* SHORT PROBLEM:
Copy all of the records below word for word, leaving out the pictures.

* GIVEN DATA:
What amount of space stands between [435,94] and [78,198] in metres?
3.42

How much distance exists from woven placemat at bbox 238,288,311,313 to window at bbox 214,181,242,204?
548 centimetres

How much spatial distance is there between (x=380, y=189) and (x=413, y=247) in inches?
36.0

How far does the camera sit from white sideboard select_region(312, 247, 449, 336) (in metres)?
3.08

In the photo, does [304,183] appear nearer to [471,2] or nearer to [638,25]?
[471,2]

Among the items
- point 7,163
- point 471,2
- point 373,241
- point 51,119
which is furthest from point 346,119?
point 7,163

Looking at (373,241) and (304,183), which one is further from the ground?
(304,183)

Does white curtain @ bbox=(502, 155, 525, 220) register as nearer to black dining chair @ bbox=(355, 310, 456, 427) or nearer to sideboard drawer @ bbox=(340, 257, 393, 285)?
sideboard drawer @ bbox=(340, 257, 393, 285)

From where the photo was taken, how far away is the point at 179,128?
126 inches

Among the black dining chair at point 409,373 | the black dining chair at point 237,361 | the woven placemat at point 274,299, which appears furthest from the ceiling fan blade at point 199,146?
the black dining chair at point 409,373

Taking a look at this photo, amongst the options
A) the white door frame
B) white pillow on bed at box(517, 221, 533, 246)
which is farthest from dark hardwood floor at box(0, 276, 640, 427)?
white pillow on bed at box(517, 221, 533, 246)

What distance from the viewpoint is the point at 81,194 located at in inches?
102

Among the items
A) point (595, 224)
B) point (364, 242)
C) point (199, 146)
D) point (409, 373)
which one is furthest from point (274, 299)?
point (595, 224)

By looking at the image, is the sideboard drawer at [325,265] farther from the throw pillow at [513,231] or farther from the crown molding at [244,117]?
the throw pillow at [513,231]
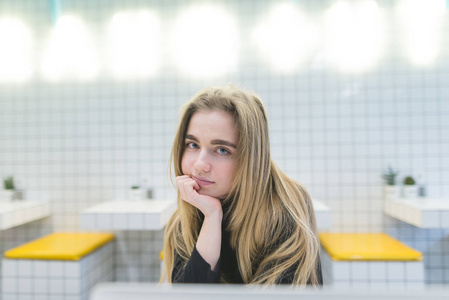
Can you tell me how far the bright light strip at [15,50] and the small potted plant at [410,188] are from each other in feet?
12.5

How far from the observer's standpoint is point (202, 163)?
32.1 inches

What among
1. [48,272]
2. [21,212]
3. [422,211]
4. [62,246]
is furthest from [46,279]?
[422,211]

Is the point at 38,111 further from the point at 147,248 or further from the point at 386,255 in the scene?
the point at 386,255

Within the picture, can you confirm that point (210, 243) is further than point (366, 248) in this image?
No

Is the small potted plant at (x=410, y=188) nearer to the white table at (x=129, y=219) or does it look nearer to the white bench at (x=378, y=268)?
the white bench at (x=378, y=268)

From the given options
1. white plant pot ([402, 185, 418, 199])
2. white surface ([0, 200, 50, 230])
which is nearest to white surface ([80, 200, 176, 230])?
white surface ([0, 200, 50, 230])

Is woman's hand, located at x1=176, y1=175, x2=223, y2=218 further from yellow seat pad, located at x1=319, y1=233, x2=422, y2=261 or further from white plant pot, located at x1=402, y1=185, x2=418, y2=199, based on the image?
white plant pot, located at x1=402, y1=185, x2=418, y2=199

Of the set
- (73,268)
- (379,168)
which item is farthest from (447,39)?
(73,268)

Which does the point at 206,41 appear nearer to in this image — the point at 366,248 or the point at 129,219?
the point at 129,219

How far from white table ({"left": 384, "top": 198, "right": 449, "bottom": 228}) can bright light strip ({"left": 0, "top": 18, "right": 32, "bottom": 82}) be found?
3.72 metres

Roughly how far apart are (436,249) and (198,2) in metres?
3.26

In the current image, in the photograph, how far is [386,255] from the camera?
221 centimetres

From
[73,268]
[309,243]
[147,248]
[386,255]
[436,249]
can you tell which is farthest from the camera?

* TASK RESULT:
What amount of space stands between [435,94] and [78,198] in metres?
3.42

How much distance exists from woven placemat at bbox 238,288,311,313 to window at bbox 214,181,242,204?
548 centimetres

How much spatial distance is there between (x=380, y=189) and (x=413, y=247) in inches?
36.0

How far does the camera sit from white sideboard select_region(312, 247, 449, 336) (in metres)?
3.08

In the photo, does [304,183] appear nearer to [471,2] or nearer to [638,25]?
[471,2]

Among the items
- point 7,163
- point 471,2
- point 373,241
- point 51,119
which is furthest from point 346,119?
point 7,163

Looking at (373,241) and (304,183), which one is further from the ground?
(304,183)

Does white curtain @ bbox=(502, 155, 525, 220) register as nearer to black dining chair @ bbox=(355, 310, 456, 427) or nearer to sideboard drawer @ bbox=(340, 257, 393, 285)?
sideboard drawer @ bbox=(340, 257, 393, 285)

From where the photo was taken, how far away is the point at 179,128?
126 inches

Among the black dining chair at point 409,373 | the black dining chair at point 237,361 | the woven placemat at point 274,299, which appears furthest from the ceiling fan blade at point 199,146?
the black dining chair at point 409,373

Taking a look at this photo, amongst the options
A) the white door frame
B) white pillow on bed at box(517, 221, 533, 246)
which is farthest from dark hardwood floor at box(0, 276, 640, 427)?
white pillow on bed at box(517, 221, 533, 246)

What distance from the viewpoint is the point at 81,194 located at in inches?
102

Among the items
A) point (595, 224)
B) point (364, 242)
C) point (199, 146)
D) point (409, 373)
which one is furthest from point (274, 299)?
point (595, 224)

By looking at the image, is the sideboard drawer at [325,265] farther from the throw pillow at [513,231] or farther from the crown molding at [244,117]?
the throw pillow at [513,231]
Can you tell me how far the bright light strip at [15,50] and the small potted plant at [410,188] are from each other in feet?
12.5

How far from the observer's standpoint is point (202, 163)?
32.1 inches

What among
1. [48,272]
2. [21,212]
3. [422,211]
4. [62,246]
is furthest from [46,279]?
[422,211]

Is the point at 38,111 further from the point at 147,248 or further from the point at 386,255 in the scene?
the point at 386,255

Within the picture, can you confirm that point (210, 243) is further than point (366, 248) in this image?
No

Is the small potted plant at (x=410, y=188) nearer to the white table at (x=129, y=219) or does it look nearer to the white bench at (x=378, y=268)?
the white bench at (x=378, y=268)

From the given options
1. white plant pot ([402, 185, 418, 199])
2. white surface ([0, 200, 50, 230])
which is nearest to white surface ([80, 200, 176, 230])?
white surface ([0, 200, 50, 230])

Is woman's hand, located at x1=176, y1=175, x2=223, y2=218 further from yellow seat pad, located at x1=319, y1=233, x2=422, y2=261 or further from white plant pot, located at x1=402, y1=185, x2=418, y2=199, based on the image?
white plant pot, located at x1=402, y1=185, x2=418, y2=199

Of the set
- (73,268)
- (379,168)
which item is farthest from (447,39)?
(73,268)

Which does the point at 206,41 appear nearer to in this image — the point at 366,248 or the point at 129,219?
the point at 129,219

How far from white table ({"left": 384, "top": 198, "right": 449, "bottom": 228}) can bright light strip ({"left": 0, "top": 18, "right": 32, "bottom": 82}) be found?
3.72 metres

Roughly how far apart are (436,249) and (198,2) in metres?
3.26

In the current image, in the photograph, how far is [386,255] from the camera?
221 centimetres

From
[73,268]
[309,243]
[147,248]
[386,255]
[436,249]
can you tell which is farthest from the camera?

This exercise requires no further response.